### TEXTE CHOISI ###
Jean-Pierre Chevènement : «Halte au Hollande bashing !»

03/05/2013 22:34

Dans une interview au journal « Les Echos », le sénateur MRC Jean-Pierre Chevènement, ancien ministre de François Mitterrand et Lionel Jospin, revient sur la première année du quinquennat de François Hollande.

Jean-Pierre Chevènement revient sur la première année de présidence de François Hollande - Reuters
Jean-Pierre Chevènement revient sur la première année de présidence de François Hollande - Reuters

Quel bilan faîtes-vous de la première année de quinquennat de François Hollande ?

 

Il est impossible de juger François Hollande sur un laps de temps aussi court car il a fait le choix du long terme, et d’abord avec le rapport Gallois, pour reconquérir la compétitivité de notre appareil productif. Notre balance commerciale est en déficit depuis 2002. Nos concurrents ne sont pas qu’en Asie mais également en Europe : nous avons perdu 15 points de compétitivité sur l’Allemagne depuis le début des années 2000. La France subit une crise extrêmement profonde, celle du capitalisme financier, redoublée par celle de la zone euro. Quelles mesures a pris la droite pour corriger le déficit de notre balance commerciale, que l’on ne peut pas décemment imputer aux seules 35 heures ? Et si tel était le cas, qu’a-t-elle fait pendant dix ans ? Imputer la crise particulièrement à François Hollande n’a pas de sens : elle est la responsabilité partagée des gouvernements de gauche et de droite depuis plus de vingt ans. C’est pour cela que je dis : Halte au Hollande bashing ! François Hollande a été élu pour cinq ans ; il est légitimement le Chef de l’Etat. Dans l’intérêt de la France, il faut respecter sa fonction et ne le juger qu’à la fin de son mandat.
### DONNÉES FOURNIES ###
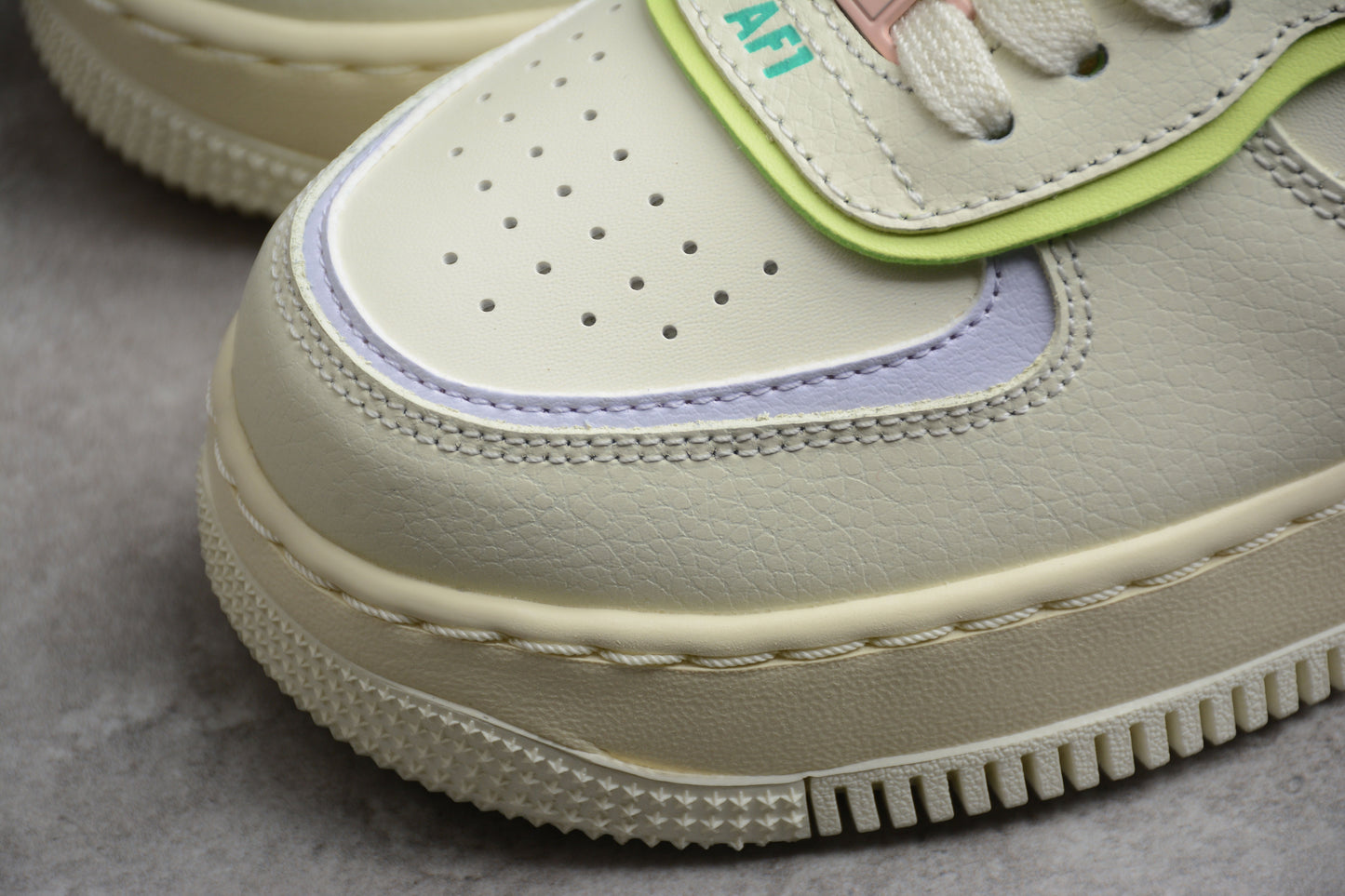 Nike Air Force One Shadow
###
» **CONSIGNES**
(a) Quelles personnes l'entretien avec Jean-Pierre Chevènement cite-t-il par leur prénom et leur nom ?
(b) Poursuivez l'entretien avec Jean-Pierre Chevènement après sa dernière phrase.

» **RÉPONSES**
(a) Jean-Pierre Chevènement, François Mitterrand, Lionel Jospin, François Hollande

(b)
N’est-ce pas le rôle de l’opposition que de contester la politique du Président ?

Mais pas sa personne. L’opposition présente François Hollande comme quelqu’un d’indécis or il a été capable de prendre une décision prompte, courageuse et justifiée sur l’intervention militaire au Mali. Le masochisme national et le manque de patriotisme des élites françaises sont consternants. Ainsi la polémique sur la germanophobie supposée du PS serait risible si elle n’était pas d’abord pitoyable. François Hollande sait faire preuve de persévérance, d’endurance et il démontrera sa capacité de rebond.

Vous qui plaidez depuis longtemps pour une politique industrielle, Estimez-vous que la France en a désormais une ?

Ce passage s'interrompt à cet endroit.